09. Luka

8 1 0
                                    


EVAN POV

Kiara duduk di sampingku dengan diam. Tangannya masih menggenggam erat sendok makannya. Sudah lebih dari 10 menit dia diam seperti itu. Matanya kosong menatap makanan di atas meja.

Aku bingung. Ini sudah seminggu dia tidak banyak bicara lagi selama waktu makan siang kami. Rutinitas ini jadi dingin. Hanya ada senyum kaku di bibirnya yang manis.

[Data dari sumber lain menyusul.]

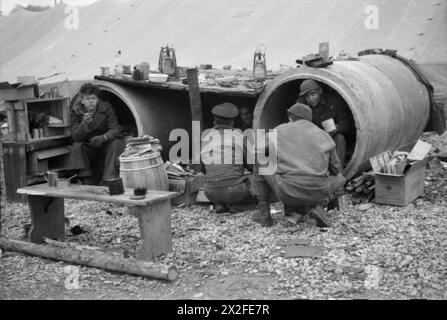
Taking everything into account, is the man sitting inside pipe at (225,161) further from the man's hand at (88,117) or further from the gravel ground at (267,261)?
the man's hand at (88,117)

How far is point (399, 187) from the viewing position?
6.51 m

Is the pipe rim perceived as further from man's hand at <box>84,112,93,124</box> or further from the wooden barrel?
man's hand at <box>84,112,93,124</box>

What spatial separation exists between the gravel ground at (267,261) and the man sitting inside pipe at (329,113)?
0.92 metres

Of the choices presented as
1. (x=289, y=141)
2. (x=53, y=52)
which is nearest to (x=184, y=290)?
(x=289, y=141)

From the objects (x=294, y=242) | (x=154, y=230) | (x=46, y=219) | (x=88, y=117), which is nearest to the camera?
(x=154, y=230)

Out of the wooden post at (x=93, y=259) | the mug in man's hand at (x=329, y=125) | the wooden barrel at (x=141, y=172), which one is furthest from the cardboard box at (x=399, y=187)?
the wooden post at (x=93, y=259)

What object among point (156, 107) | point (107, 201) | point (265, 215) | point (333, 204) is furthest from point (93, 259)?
point (156, 107)

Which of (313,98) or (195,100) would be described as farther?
(195,100)

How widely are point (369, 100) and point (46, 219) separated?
3931mm

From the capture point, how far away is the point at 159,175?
6812 mm

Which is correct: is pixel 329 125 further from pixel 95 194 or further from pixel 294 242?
pixel 95 194

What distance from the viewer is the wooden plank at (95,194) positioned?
201 inches

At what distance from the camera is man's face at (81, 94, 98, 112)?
780 cm

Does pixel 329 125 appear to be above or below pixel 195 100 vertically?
below
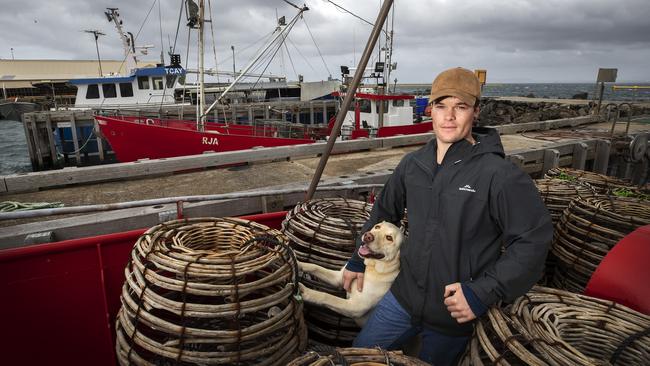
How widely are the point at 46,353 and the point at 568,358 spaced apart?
379cm

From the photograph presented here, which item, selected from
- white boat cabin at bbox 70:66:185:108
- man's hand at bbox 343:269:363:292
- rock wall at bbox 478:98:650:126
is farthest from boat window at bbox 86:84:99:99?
rock wall at bbox 478:98:650:126

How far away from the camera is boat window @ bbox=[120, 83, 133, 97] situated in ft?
79.2

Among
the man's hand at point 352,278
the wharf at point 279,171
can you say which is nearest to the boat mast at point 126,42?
the wharf at point 279,171

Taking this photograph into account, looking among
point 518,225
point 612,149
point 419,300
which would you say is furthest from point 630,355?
point 612,149

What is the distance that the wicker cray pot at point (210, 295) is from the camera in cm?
194

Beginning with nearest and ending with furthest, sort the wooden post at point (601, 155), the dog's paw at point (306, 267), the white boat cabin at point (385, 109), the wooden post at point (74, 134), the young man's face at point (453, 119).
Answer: the young man's face at point (453, 119)
the dog's paw at point (306, 267)
the wooden post at point (601, 155)
the white boat cabin at point (385, 109)
the wooden post at point (74, 134)

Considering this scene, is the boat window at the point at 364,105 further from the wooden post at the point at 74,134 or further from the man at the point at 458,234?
the wooden post at the point at 74,134

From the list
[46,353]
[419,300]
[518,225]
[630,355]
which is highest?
[518,225]

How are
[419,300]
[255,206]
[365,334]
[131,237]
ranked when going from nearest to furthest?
[419,300] < [365,334] < [131,237] < [255,206]

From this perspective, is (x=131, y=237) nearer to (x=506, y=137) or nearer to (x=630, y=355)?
(x=630, y=355)

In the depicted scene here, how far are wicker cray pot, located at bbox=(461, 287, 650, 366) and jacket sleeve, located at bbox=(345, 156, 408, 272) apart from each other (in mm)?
872

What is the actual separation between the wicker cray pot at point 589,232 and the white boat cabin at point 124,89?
24.0 metres

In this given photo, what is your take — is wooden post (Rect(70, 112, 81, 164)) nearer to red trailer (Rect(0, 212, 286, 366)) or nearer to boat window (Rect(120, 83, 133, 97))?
boat window (Rect(120, 83, 133, 97))

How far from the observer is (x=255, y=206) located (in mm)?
5152
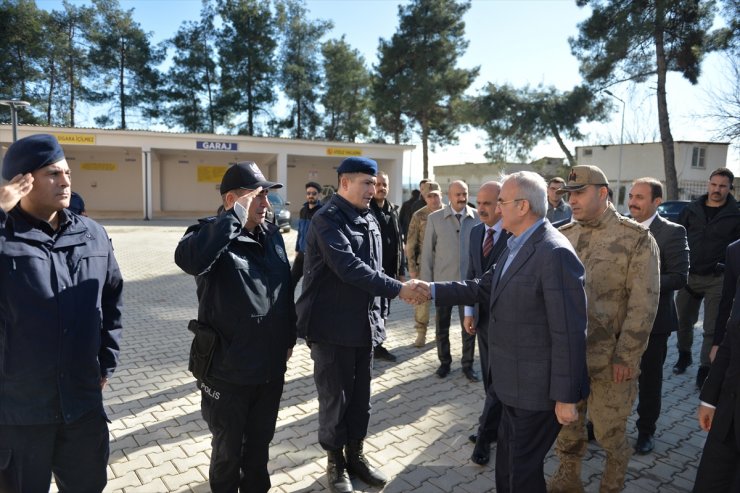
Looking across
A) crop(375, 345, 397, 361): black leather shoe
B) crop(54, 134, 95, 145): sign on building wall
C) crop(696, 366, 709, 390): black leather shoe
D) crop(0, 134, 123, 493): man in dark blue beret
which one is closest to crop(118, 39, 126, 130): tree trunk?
crop(54, 134, 95, 145): sign on building wall

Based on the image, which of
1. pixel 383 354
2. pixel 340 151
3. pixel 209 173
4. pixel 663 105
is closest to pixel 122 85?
pixel 209 173

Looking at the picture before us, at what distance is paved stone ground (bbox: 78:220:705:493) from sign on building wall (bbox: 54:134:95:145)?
2332 cm

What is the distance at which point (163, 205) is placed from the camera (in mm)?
31344

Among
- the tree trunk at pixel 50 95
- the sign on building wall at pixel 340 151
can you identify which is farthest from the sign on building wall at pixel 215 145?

Saat aku menciumnya, dia tidak membalas tapi hanya diam dan terpejam.

Aku tidak tahan lagi ingin bertanya tapi aku tidak mau dia terbebani. Seperti ada yang mengganggu pikirannya.

”Kiara, kau tidak makan?”

Aku menyentuh bahunya ringan dan dia langsung terlonjak dari lamunannya.

”Kau baik-baik saja?”

Aku mengelus pipinya yang pucat karena kaget.

”Maaf, pak. Saya akan makan.”

Kiara mulai makan dengan gerakan canggung tapi terlihat buru-buru. Bukti jelas kalau ada yang salah. Aku tidak bisa terus diam. Dia semakin buruk beberapa hari ini. Bahkan dia kembali mengalami mimpi buruk dan menangis dalam tidurnya. Dan aku hanya bisa memeluknya dengan hati-hati. Hatiku cemas dan sakit. Wajah manisnya terlihat penuh luka saat bermimpi buruk. Aku juga ikut menangis dalam diam bersama tangisannya.

Apakah kau tahu Kiara kalau aku sudah mencintaimu sebelum kita menikah? Aku baru menyadarinya sekarang. Dia sudah menyentuh hati terdalamku yang terkunci sejak 6 tahun yang lalu. Aku tidak tahu apa yang membuatku menyukainya. Hanya dengan menatap mata sendu itu, aku sudah jatuh sangat dalam dan aku merasa tidak ingin bangkit dan menjauh. Kiara, kau menarikku sangat kuat. Tidakkah kau tahu itu?

Sekali lagi, siang ini suasana makan siang kami terasa suram. Kiara kembali ke mejanya dengan sikap canggung. Aku merasakan jarak yang mulai tercipta. Ada apa dengannya? Apa terjadi sesuatu?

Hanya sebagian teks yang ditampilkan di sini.